Something that always struck me as weird is, how come we have all these pre-baked caching algorithms, LRU, LFU, and so on. It seems like for my application I should have a much more fine-grained understanding of how things should work. Why am I outsourcing the understanding of my data to a generic "policy?" If I fetch some data, it seems like I know whether I'll need that data again in the near future, so I should explicitly be telling the system whether or not to hold on to it, and for how long.
One good reason is that it's a clean abstraction boundary!
Coming to caching from the belief that "I will personally manage when my data needs to be stored in faster storage" rather than the "naïve" belief ("I will go to disk every time"), caching much more resembles an abstraction rather than an optimization.
Two programs could have similar behaviour but structured very differently, the difference being that one utilizes caching as an abstraction and one explicitly has the concept of different tiers of storage.
As an existence proof, if you look at the systems, databases, which have to carefully manage the dance between memory and disk, you'll find they work this way. The way a buffer pool works is that any time you try to read data you first pull it into memory if it's not already there. The way OS disk access works is that any data you read first gets pulled into the page cache (unless you're using direct IO).
(As an aside that calculus may change somewhat for many workloads, with ever faster SSDs and ever faster APIs for accessing them, but that’s a story for a different time.)
My takeaway from this is that it's a reminder that it's possible to come up with a design that works, and that satisfies the functional requirements of a system from the perspective of "having adequate fast access to the data it needs" that nonetheless could be designed more cleanly and having more separated concerns.
Of course there are downsides to this particular abstraction, classically the OS page cache and fsync
causes a lot of problems via misuse. It raises the question of "are these concerns truly separate."
Whenever I heard about people understanding caching algorithms better and spending more time on caching algorithms, it often seemed to me like a misdirection. This isn't the problem you want to solve, the problem you want to solve is "I want my data in fast storage as often as possible," not "I want to game this system that is holding my data access hostage." It feels like an unholy manipulation of implementation details secondary to what I actually want to do.

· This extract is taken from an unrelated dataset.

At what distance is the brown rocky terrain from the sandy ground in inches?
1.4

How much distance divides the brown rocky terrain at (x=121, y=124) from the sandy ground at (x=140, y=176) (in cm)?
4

But I think two things are true that make this belief incorrect:
- Data access is sufficiently unpredictable in real-world workload that we are forced to rely on heuristics, and fitting of heuristics, that we have to do this in any remotely realistic system. The belief that I'm doing this to the exclusion of some smarter, bespoke data movement strategy is an illusion.
- Caching is in fact, such a good abstraction, that it merits this kind of arcane study to make it function better in practice. Caching can not fail, it can only be failed.
Maybe it's the curse of very successful abstractions that they're invisible until they hurt you, which means it's easy to undervalue them and in cases like mine, not even realize they're abstractions in the first place.